→ TASKS TO PERFORM
a) Rewrite everything from "By using facts" down to "diagonals of a kite." in the kite lesson, putting "unknown angles" in place of "missing angles".
b) Carry the kite lesson on past its last sentence.

→ EXCERPT
========
Additionally, they contains two pairs of adjacent, congruent sides. As a result, it is possible to find the measure of corresponding angles in the kite, since the diagonals form two pairs of congruent triangles.

By using facts such as the triangle angle sum theorem, Corresponding Parts of Congruent Triangles are Congruent (CPCTC), and other properties of triangles to solve for the values of missing angles formed by the diagonals of a kite.

We can use what we know about kites to solve for missing angles let’s start with W

Well if I look at W it’s in this triangle right here where I don’t know any of the angles. So it doesn’t look like we can start with W. I’m going to start with y because I know Y if I go back to what I know about kites, is part of this intersection of the diagonals. This intersection will always be 90 degrees. Which means Y is a right angle, so I’m going to write Y equals 90 degrees and I'm going to erase Y and I’m going to draw in my symbol for a right angle. Which means if I do a little problem solving here I see that 90 plus 20 plus this angle must add up to 180 degrees.

Another way of saying that is that these two angles must be complementary so this angle is 70 degrees. Two congruent triangles are created here which means 70 degrees corresponds to W, so now I can figure out what W is. W must be 70 degrees. We’ve got a couple more variables we’ve got X and we’ve got Z.
========
→ MATERIAL PROVIDED
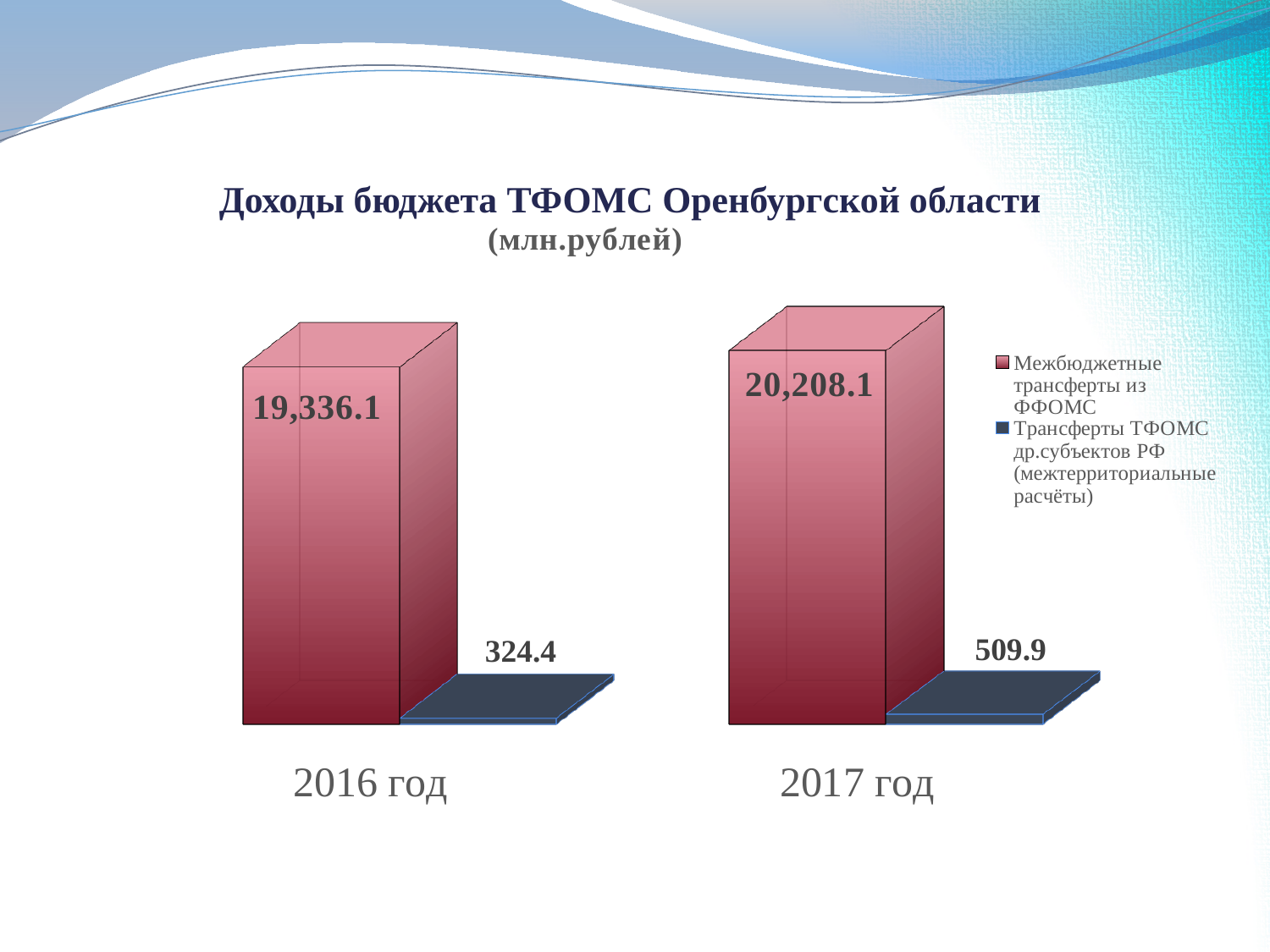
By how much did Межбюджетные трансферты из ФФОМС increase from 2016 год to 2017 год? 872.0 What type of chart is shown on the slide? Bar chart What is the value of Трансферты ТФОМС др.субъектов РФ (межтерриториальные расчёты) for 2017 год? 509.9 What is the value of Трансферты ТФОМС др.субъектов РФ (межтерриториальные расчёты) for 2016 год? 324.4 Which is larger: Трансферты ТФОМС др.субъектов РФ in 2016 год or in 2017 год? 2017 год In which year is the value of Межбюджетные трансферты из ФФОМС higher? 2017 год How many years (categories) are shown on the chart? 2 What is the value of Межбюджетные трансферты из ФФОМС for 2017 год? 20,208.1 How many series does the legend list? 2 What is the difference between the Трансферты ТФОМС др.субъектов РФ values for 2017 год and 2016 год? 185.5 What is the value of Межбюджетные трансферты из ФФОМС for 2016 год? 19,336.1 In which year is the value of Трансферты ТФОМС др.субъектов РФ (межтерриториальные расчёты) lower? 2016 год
========
→ RESULTS IN ORDER
a)
By using facts such as the triangle angle sum theorem, Corresponding Parts of Congruent Triangles are Congruent (CPCTC), and other properties of triangles to solve for the values of unknown angles formed by the diagonals of a kite.

b)
Well if I start with 60 degrees here and I know that these two angles are vertical, which makes this a 90 degree angle, that means that this angle down here must be 30 degrees, because 30 plus 60 is 90. I also know that something exists between 60 and Z.

Let’s go back to our diagram here and I see that this vertex angle is bisected by that diagonal creating two congruent angles. Which means Z must be congruent to 60 degrees. By the same token we know that if Z and 60 are corresponding and congruent then x and 30 must be corresponding and congruent. So X is 30 degrees.

Key things that we use here was that this vertex angle was bisected by the diagonal and that the two diagonals meet at a right angle.